私は仕事もそれなりにやってきたし、彼氏のことだってそれなりに大事にしてきた。


それなのに、こういうことってよくないよね。

私は思い切り扉を閉め、今までのことをなくしようと思った。


それなりに可愛い彼女してたと思う。

いつもきれいにして、独り暮らしの彼に手料理を作ったり、彼が飲み会のとき送り迎えしたり……

デートらしいデートはなかったけど、彼の部屋でピーとかピーピーとかしたりして、それなりに仲良くやってたと思うんだ。
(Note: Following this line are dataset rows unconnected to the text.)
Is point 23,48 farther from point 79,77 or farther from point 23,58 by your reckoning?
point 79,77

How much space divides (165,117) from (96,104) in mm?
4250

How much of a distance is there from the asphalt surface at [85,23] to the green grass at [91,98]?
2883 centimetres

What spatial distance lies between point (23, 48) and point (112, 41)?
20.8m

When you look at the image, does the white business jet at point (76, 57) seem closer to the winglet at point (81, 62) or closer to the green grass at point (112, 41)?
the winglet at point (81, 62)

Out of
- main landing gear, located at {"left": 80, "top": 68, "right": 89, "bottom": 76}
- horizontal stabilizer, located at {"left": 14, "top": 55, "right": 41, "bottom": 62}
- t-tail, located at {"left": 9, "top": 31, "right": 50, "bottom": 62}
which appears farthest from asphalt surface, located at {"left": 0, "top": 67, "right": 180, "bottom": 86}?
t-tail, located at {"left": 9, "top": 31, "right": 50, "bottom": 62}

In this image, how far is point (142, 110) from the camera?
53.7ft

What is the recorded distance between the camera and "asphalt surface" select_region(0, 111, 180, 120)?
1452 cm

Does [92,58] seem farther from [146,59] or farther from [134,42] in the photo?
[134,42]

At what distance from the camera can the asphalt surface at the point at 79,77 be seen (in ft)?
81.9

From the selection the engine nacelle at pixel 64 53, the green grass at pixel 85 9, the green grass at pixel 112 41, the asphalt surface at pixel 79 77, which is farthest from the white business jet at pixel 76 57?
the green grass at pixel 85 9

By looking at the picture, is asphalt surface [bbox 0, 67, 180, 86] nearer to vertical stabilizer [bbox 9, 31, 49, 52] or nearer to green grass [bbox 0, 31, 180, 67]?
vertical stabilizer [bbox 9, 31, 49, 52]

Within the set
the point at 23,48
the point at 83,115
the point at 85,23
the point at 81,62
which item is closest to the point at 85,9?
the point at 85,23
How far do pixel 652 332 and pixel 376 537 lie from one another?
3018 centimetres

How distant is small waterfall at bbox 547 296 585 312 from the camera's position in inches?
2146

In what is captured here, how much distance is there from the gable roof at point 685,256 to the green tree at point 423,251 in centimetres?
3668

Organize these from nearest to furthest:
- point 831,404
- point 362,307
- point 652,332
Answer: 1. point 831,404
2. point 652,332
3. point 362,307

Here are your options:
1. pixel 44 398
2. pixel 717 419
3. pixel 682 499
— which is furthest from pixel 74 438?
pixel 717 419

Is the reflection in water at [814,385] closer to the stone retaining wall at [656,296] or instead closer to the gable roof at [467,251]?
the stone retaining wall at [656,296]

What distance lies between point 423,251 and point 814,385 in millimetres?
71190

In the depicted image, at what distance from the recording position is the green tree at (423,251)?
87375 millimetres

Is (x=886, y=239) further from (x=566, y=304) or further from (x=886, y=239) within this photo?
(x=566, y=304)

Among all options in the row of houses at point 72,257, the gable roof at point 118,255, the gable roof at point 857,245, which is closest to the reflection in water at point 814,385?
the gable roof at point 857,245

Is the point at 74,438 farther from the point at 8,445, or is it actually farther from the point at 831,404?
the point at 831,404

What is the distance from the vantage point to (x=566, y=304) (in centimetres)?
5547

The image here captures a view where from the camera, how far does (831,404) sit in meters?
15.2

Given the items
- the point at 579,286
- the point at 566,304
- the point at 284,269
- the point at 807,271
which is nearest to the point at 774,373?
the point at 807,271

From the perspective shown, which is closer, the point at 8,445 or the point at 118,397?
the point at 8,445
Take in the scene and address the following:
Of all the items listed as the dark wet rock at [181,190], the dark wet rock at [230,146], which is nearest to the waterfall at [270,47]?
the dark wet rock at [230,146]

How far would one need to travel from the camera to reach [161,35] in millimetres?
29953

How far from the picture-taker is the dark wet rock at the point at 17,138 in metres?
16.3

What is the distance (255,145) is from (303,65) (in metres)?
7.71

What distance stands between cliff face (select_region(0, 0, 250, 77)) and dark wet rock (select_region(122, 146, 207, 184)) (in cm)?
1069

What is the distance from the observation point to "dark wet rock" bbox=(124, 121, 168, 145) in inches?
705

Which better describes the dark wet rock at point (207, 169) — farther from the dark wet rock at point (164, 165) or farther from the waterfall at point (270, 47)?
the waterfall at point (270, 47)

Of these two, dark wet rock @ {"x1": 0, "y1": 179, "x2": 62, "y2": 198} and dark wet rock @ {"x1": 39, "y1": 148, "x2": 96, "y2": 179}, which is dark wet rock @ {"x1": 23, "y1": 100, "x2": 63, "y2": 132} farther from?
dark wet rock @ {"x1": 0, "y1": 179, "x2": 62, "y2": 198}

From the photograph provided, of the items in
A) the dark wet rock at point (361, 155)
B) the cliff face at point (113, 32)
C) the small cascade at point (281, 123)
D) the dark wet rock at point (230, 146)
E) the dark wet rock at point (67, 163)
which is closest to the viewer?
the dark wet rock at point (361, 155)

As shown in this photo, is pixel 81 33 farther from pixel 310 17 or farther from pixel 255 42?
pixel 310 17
って、ちょっと待てよ。私、彼から一回も好きって言われたことがない。


血の気がひいていく。

私って、ただの都合のいい女だったんじゃあ……


頭をふる。


違う、彼はそんなひとじゃない。カラオケ代だって――私が払ったし。

いや、食事代だって――私が払ったし。


いゃあぁああああああ!


都合のいい女バッチリじゃない。



馬鹿らし……旅でもして、早く忘れるか。



かくして私は旅に出ることにした。


ちょっと長めの旅だから、キャリーバックに夢を詰め込んでみました。

旅先で出会いもあるかもしれないし?


とりあえず九州を出ることにした。


目指すはとりあえず京都。一回行ってみたかったんだよね。

リレーつばめに乗って約二時間、博多から新幹線に乗り継いで、一路、京都を目指す。

半日がかりで京都に到着、今日の寝床をさがす。


季節は秋。


行楽日和の真っ青な空。


ゆえに、宿が見つからなかった。


仕方ないので、少し高額なホテルを当たっていった。

電話しまくって、重いキャリーを転がして、一件一件当たっていった。

結果、駅の裏手にあるちょっといいホテルに泊まることとなった。灯台もと暗しとはこのことだ。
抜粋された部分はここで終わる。